Pakaian pengantin dan alat-alat rias disediakan secara khusus serta pemakainya
mempunyai tata cara dan aturan-aturan tertentu yang harus dipatuhi, maka diharapkan salah
satu tujuan tata rias akan berhasil yaitu pengantin akan kelihatan (benne bahasa madura) atau
pengantin putri akan tampak lebih cantik dan anggun, pengantin pria nampak tampan. Tata rias
pengantin, kecuali mengandung arti keindahan (estetis) religius dan ada kalanya mengandung
arti simbolis serta fungsi dalam kehidupan masyarakat.

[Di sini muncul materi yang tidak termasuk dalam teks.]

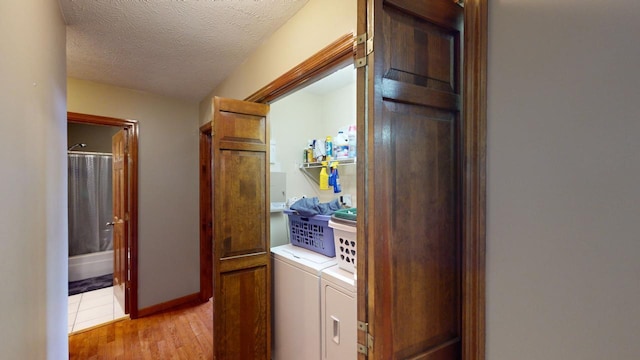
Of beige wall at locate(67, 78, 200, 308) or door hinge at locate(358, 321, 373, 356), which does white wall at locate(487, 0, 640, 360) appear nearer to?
door hinge at locate(358, 321, 373, 356)

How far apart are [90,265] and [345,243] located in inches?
163

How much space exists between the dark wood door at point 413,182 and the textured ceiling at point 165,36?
0.94 meters

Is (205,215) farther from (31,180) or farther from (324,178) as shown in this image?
(31,180)

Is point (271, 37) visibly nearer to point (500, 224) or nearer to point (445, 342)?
point (500, 224)

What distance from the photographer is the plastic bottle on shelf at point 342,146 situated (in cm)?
228

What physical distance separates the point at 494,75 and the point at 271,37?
1479mm

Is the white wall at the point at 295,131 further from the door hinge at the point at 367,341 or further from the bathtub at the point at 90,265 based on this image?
the bathtub at the point at 90,265

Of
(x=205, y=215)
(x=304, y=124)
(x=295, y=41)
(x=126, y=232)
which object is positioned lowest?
(x=126, y=232)

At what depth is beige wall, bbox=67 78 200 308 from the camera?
277 centimetres

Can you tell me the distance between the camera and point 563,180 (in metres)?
0.67

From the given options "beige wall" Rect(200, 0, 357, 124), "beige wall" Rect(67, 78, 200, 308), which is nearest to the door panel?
"beige wall" Rect(200, 0, 357, 124)

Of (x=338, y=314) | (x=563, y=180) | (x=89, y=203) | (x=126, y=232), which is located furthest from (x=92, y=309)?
(x=563, y=180)

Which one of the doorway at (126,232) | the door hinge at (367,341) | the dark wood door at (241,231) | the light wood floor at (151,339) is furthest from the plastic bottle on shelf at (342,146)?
the doorway at (126,232)

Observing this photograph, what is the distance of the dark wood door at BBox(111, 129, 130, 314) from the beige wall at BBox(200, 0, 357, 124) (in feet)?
4.86
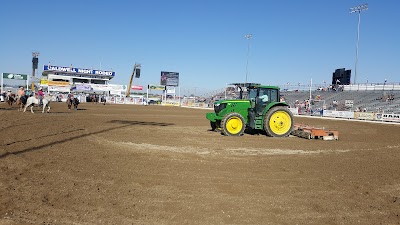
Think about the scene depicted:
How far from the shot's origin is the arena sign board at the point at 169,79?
229 feet

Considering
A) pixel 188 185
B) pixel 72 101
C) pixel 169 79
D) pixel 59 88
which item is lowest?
pixel 188 185

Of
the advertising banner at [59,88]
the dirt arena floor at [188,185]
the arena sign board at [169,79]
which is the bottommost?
the dirt arena floor at [188,185]

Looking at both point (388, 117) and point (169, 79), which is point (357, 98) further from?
point (169, 79)

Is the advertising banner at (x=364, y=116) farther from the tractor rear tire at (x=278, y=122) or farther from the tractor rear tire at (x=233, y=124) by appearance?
the tractor rear tire at (x=233, y=124)

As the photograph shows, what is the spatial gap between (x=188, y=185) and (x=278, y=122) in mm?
8747

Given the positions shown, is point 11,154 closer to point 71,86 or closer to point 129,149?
point 129,149

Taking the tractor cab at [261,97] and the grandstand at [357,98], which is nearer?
the tractor cab at [261,97]

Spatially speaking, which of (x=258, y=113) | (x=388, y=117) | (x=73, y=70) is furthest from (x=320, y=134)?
(x=73, y=70)

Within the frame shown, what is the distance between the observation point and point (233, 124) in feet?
42.7

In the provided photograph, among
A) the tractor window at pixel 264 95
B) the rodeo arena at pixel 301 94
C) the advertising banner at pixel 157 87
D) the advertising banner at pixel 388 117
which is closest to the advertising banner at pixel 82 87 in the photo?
the rodeo arena at pixel 301 94

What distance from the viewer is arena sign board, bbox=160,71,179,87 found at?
229 feet

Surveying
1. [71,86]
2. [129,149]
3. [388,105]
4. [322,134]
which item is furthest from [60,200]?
[71,86]

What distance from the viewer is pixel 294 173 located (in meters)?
6.61

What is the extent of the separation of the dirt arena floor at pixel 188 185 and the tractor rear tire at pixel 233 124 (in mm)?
3526
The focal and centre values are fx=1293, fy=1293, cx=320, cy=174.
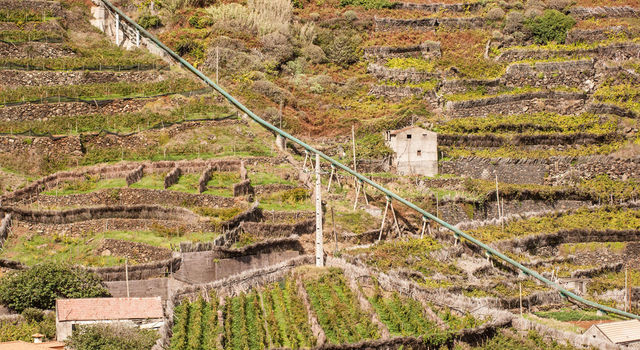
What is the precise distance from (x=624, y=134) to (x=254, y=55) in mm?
19217

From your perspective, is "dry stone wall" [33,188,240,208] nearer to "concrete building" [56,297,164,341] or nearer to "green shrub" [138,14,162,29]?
"concrete building" [56,297,164,341]

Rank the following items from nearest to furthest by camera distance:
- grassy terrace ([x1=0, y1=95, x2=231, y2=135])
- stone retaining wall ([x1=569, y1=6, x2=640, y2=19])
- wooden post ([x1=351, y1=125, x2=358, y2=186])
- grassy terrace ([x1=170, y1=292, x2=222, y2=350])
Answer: grassy terrace ([x1=170, y1=292, x2=222, y2=350]) → wooden post ([x1=351, y1=125, x2=358, y2=186]) → grassy terrace ([x1=0, y1=95, x2=231, y2=135]) → stone retaining wall ([x1=569, y1=6, x2=640, y2=19])

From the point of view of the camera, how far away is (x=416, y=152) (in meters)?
55.9

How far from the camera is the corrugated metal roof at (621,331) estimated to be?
39500 millimetres

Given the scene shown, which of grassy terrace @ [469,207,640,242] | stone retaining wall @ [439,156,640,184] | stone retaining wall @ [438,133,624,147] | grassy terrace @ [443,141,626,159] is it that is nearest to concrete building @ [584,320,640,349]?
grassy terrace @ [469,207,640,242]

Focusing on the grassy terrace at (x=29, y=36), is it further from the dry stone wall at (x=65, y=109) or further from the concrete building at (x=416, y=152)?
the concrete building at (x=416, y=152)

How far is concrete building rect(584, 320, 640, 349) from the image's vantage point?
39.4m

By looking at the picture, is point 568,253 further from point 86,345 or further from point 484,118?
point 86,345

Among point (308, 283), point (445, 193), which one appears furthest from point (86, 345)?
point (445, 193)

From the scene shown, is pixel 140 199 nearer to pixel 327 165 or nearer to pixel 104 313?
pixel 104 313

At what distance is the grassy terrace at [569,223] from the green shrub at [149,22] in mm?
24830

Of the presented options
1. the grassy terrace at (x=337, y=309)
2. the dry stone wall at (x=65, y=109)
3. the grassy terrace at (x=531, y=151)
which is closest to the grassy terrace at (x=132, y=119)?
the dry stone wall at (x=65, y=109)

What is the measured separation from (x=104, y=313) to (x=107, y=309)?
0.25 meters

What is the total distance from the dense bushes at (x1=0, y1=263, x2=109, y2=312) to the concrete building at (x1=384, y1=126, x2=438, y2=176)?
18.5 metres
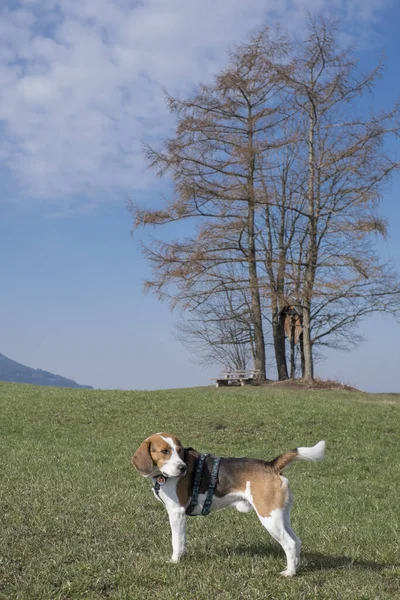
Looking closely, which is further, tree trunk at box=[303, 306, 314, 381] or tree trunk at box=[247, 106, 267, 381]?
tree trunk at box=[247, 106, 267, 381]

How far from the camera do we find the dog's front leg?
→ 6.08 metres

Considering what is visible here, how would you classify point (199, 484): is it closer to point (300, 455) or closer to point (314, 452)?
point (300, 455)

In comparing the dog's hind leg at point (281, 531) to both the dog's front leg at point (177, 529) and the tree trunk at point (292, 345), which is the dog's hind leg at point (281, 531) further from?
the tree trunk at point (292, 345)

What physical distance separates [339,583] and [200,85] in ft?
99.7

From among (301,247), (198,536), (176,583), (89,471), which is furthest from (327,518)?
(301,247)

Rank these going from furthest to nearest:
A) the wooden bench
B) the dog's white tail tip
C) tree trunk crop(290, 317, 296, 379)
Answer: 1. tree trunk crop(290, 317, 296, 379)
2. the wooden bench
3. the dog's white tail tip

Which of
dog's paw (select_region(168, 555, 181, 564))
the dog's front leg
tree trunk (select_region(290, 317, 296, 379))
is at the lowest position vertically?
dog's paw (select_region(168, 555, 181, 564))

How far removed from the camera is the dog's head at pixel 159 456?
5.97 meters

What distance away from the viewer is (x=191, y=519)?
29.7 feet

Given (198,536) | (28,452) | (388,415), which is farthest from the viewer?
(388,415)

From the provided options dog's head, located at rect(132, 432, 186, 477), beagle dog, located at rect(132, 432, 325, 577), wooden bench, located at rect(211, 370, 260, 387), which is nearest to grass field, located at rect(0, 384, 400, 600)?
beagle dog, located at rect(132, 432, 325, 577)

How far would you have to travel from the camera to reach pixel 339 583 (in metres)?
6.01

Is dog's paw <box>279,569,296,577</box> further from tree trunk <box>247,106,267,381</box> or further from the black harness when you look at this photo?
tree trunk <box>247,106,267,381</box>

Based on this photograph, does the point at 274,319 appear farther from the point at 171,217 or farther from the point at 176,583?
the point at 176,583
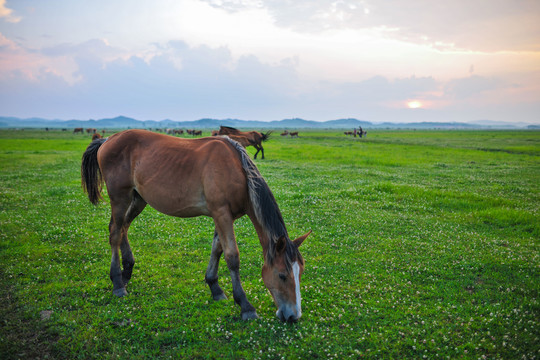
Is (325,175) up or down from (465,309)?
up

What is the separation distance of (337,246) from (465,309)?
12.1 feet

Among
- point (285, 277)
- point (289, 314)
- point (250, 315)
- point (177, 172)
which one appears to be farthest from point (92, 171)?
point (289, 314)

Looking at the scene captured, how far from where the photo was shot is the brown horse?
17.0ft

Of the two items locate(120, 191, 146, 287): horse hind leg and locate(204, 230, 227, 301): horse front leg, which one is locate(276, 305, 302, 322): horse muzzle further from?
locate(120, 191, 146, 287): horse hind leg

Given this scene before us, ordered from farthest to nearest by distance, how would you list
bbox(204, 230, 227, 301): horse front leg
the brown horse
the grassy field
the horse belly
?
bbox(204, 230, 227, 301): horse front leg, the horse belly, the brown horse, the grassy field

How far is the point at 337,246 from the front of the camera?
8.97 metres

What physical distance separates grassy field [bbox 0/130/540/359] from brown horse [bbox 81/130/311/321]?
627 millimetres

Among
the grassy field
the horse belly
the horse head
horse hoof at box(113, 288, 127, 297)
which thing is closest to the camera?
the grassy field

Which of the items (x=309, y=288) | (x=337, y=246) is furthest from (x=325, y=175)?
(x=309, y=288)

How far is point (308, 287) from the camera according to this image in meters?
6.59

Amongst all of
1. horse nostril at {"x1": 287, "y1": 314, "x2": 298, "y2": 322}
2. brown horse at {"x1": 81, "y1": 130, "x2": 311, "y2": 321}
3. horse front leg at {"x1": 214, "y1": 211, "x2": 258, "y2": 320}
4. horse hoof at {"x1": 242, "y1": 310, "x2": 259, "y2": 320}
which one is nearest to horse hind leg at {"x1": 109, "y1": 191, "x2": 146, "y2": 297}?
brown horse at {"x1": 81, "y1": 130, "x2": 311, "y2": 321}

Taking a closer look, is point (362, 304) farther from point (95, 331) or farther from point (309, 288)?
point (95, 331)

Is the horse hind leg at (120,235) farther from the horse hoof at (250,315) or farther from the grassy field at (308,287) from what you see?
the horse hoof at (250,315)

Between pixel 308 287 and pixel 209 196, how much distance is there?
10.1 feet
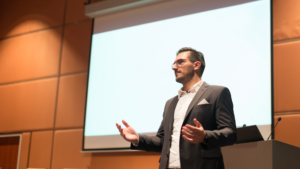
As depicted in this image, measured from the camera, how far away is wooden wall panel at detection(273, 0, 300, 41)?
305cm

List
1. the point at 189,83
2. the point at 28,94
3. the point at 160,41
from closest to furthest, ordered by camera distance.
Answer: the point at 189,83
the point at 160,41
the point at 28,94

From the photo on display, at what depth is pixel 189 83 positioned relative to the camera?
216cm

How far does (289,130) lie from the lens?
282cm

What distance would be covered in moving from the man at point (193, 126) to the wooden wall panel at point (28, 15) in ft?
10.2

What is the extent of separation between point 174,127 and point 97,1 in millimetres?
2994

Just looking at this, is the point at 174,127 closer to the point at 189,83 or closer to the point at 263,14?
the point at 189,83

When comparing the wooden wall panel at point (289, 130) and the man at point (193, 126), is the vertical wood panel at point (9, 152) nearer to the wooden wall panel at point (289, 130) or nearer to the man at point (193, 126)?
the man at point (193, 126)

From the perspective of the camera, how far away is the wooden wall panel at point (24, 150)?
4.32m

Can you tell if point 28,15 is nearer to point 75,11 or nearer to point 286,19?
point 75,11

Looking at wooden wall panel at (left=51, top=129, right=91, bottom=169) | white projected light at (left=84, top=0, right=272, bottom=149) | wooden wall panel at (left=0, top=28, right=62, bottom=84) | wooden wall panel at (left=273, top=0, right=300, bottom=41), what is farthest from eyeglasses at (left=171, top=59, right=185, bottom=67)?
wooden wall panel at (left=0, top=28, right=62, bottom=84)

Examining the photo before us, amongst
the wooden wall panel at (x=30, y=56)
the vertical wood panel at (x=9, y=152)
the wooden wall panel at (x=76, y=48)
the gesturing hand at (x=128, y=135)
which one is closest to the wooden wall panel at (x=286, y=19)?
the gesturing hand at (x=128, y=135)

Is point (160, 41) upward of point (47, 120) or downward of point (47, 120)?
upward

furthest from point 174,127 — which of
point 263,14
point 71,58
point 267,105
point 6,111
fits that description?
point 6,111

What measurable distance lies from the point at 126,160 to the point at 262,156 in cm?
198
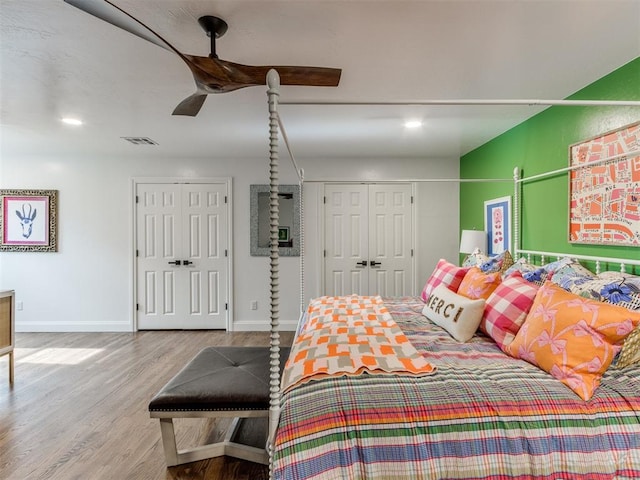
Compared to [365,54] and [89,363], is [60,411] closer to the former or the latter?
[89,363]

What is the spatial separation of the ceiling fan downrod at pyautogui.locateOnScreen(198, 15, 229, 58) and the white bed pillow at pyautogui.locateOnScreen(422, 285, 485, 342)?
196 centimetres

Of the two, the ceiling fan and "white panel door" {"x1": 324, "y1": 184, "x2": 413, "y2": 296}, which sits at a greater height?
the ceiling fan

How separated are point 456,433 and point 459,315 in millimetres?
972

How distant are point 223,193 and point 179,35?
3.12 m

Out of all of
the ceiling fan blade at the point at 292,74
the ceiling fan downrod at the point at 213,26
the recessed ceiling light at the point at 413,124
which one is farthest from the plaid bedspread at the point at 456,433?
the recessed ceiling light at the point at 413,124

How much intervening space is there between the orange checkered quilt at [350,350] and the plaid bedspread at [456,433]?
4.4 inches

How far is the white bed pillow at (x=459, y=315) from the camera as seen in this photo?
84.4 inches

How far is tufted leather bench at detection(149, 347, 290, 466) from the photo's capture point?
1.87m

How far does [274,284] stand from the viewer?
4.80ft

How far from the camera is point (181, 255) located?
4.91 meters

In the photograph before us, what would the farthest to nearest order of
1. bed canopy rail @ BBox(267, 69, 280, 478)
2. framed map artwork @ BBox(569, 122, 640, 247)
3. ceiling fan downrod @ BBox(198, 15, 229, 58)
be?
framed map artwork @ BBox(569, 122, 640, 247) → ceiling fan downrod @ BBox(198, 15, 229, 58) → bed canopy rail @ BBox(267, 69, 280, 478)

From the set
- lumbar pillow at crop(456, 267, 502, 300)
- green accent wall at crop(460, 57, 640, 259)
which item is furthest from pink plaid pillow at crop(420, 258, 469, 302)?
green accent wall at crop(460, 57, 640, 259)

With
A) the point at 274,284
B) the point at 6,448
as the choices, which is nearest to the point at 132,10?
the point at 274,284

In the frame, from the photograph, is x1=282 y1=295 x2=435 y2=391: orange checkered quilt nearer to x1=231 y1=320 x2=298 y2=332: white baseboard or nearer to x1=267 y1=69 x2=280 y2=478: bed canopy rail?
x1=267 y1=69 x2=280 y2=478: bed canopy rail
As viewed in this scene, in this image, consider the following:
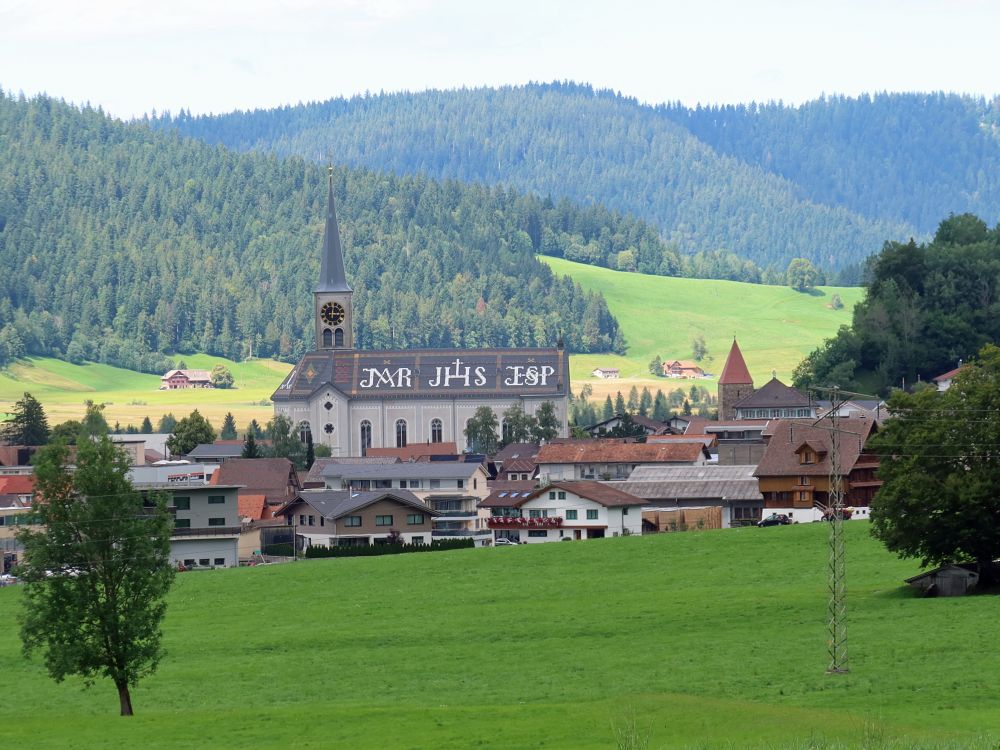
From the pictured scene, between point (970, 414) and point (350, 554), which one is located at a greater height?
point (970, 414)

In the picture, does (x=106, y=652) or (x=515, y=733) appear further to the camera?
(x=106, y=652)

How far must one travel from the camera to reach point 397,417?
603ft

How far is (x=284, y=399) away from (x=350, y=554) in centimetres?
9169

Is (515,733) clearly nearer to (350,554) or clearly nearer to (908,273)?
(350,554)

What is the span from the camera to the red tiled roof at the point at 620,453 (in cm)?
12006

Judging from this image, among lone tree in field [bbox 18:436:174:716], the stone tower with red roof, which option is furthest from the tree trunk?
the stone tower with red roof

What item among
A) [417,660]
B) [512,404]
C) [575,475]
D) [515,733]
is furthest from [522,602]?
[512,404]

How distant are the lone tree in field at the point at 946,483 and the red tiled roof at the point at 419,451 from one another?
3704 inches

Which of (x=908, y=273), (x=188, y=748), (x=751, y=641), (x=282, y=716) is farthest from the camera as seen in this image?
(x=908, y=273)

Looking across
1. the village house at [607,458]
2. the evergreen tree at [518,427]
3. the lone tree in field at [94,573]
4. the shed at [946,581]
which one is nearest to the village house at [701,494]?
the village house at [607,458]

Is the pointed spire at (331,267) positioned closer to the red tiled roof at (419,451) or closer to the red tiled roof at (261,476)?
the red tiled roof at (419,451)

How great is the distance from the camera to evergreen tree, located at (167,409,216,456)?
158 metres

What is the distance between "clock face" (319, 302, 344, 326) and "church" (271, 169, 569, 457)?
6564 mm

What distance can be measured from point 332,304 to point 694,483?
9711 cm
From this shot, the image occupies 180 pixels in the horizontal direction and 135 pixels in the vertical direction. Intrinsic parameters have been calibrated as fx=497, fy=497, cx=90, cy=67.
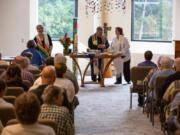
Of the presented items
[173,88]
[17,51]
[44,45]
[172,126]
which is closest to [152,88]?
[173,88]

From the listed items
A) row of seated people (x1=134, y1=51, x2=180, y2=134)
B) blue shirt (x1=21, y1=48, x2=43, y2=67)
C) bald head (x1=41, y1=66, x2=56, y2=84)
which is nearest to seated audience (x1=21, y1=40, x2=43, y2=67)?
blue shirt (x1=21, y1=48, x2=43, y2=67)

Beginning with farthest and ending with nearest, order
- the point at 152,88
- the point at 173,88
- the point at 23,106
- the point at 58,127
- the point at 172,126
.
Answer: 1. the point at 152,88
2. the point at 173,88
3. the point at 172,126
4. the point at 58,127
5. the point at 23,106

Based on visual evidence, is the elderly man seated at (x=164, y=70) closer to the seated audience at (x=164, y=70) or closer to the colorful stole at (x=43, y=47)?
the seated audience at (x=164, y=70)

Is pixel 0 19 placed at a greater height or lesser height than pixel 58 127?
greater

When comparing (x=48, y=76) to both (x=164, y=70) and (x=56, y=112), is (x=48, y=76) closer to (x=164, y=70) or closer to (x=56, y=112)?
(x=56, y=112)

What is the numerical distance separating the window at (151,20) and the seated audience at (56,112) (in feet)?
35.4

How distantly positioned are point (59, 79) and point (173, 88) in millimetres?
1521

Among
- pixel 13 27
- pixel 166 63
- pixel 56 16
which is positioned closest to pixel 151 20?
pixel 56 16

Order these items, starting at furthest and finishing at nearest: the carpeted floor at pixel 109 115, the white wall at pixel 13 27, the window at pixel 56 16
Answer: the window at pixel 56 16
the white wall at pixel 13 27
the carpeted floor at pixel 109 115

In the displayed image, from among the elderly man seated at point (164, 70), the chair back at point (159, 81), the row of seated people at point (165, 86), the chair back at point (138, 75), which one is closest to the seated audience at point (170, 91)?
the row of seated people at point (165, 86)

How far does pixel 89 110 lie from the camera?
8.62m

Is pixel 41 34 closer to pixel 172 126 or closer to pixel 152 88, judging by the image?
pixel 152 88

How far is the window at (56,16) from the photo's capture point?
1529 cm

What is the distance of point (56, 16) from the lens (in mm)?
15477
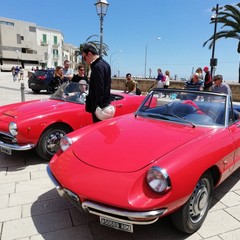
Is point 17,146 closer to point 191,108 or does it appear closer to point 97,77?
point 97,77

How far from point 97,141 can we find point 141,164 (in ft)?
2.38

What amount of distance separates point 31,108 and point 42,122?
1.90 feet

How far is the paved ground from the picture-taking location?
2.64 m

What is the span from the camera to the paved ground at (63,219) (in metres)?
2.64

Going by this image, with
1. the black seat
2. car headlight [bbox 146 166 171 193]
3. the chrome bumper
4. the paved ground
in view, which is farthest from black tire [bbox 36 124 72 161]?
car headlight [bbox 146 166 171 193]

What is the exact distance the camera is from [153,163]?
97.1 inches

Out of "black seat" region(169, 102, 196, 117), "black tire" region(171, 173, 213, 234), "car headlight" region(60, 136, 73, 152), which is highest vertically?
"black seat" region(169, 102, 196, 117)

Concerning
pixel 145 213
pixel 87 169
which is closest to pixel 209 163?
pixel 145 213

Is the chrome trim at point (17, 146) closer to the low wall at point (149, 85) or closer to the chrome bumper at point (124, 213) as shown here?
the chrome bumper at point (124, 213)

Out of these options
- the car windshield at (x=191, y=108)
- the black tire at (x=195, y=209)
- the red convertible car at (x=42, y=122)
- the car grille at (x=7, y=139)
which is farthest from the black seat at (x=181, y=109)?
the car grille at (x=7, y=139)

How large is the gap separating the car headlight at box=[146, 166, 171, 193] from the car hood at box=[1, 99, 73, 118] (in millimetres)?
2791

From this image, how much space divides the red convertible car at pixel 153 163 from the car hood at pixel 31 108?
4.99 feet

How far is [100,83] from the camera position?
154 inches

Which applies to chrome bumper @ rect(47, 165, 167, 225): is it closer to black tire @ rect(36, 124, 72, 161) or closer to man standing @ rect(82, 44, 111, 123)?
man standing @ rect(82, 44, 111, 123)
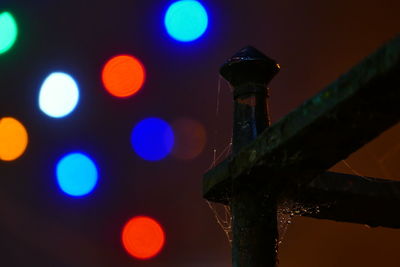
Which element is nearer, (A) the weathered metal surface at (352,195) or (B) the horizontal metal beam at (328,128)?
(B) the horizontal metal beam at (328,128)

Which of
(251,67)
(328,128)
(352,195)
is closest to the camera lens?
(328,128)

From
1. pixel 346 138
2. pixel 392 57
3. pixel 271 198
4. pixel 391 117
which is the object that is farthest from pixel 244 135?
pixel 392 57

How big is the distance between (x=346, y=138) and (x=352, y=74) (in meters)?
0.40

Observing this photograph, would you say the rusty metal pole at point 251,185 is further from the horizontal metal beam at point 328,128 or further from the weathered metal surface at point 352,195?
the weathered metal surface at point 352,195

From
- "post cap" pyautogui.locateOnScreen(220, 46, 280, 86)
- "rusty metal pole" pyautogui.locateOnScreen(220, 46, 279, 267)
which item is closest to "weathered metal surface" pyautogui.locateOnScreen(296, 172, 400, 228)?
"rusty metal pole" pyautogui.locateOnScreen(220, 46, 279, 267)

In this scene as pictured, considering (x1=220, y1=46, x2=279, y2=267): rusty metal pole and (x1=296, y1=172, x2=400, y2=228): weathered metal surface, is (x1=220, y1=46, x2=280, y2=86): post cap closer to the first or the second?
(x1=220, y1=46, x2=279, y2=267): rusty metal pole

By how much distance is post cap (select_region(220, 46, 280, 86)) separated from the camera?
3520mm

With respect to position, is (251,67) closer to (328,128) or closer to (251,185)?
(251,185)

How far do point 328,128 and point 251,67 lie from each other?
3.72ft

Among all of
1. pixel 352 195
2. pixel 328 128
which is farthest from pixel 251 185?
pixel 328 128

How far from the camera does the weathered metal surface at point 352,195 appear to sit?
326 cm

Sistem Organisasi Kemasyarakatan


Pada saat ini kawasan Jawa Timur termasuk Madura sudah mengembangkan organisasi UKM
diwilayahnya. Terdapat beberapa bidang usaha yang dikembangkan. Misalnya :

1. Pertanian
Jawa Timur merupakan lokasi strategis untuk budidaya tanaman padi, jagung, ubi kayu dan
lain-lain. Dan mempunyai potensi prospektif untuk dikembangkan sebagai daerah sentra
produksi padi.

2. Pertambangan
Potensi bahan galian mineral (golongan A+B+C) Luas lahan 10.992,86 Ha dengan total
produksi 29.458.718 ton. Lokasi tersebar di wilayah selatan Jawa Timur.

3. Kehutanan
A. Bahan mentah (setengah jadi)
1. Getah pinus
Peluang : Industri obat-obatan, industri kimia dasar

2. Madu lebah

Peluang : industri makanan, minuman, suplemen

B. Barang jadi
1. Furniture
Peluang : pembuatan mebel

2. Kapal layar dan kapal Dok

Peluang : perahu penangkap ikan dan kapal filber

Politik
Awalnya Jawa Timur (Madura) menggunakan sistem pemerintahan kerajaan sampai jaman
penjajahan. Setelah proklamasi kemerdekaan pada tanggal 19 agustus 1945 oleh PPKI
dibentuklah Provinsi dan para gubernur nya.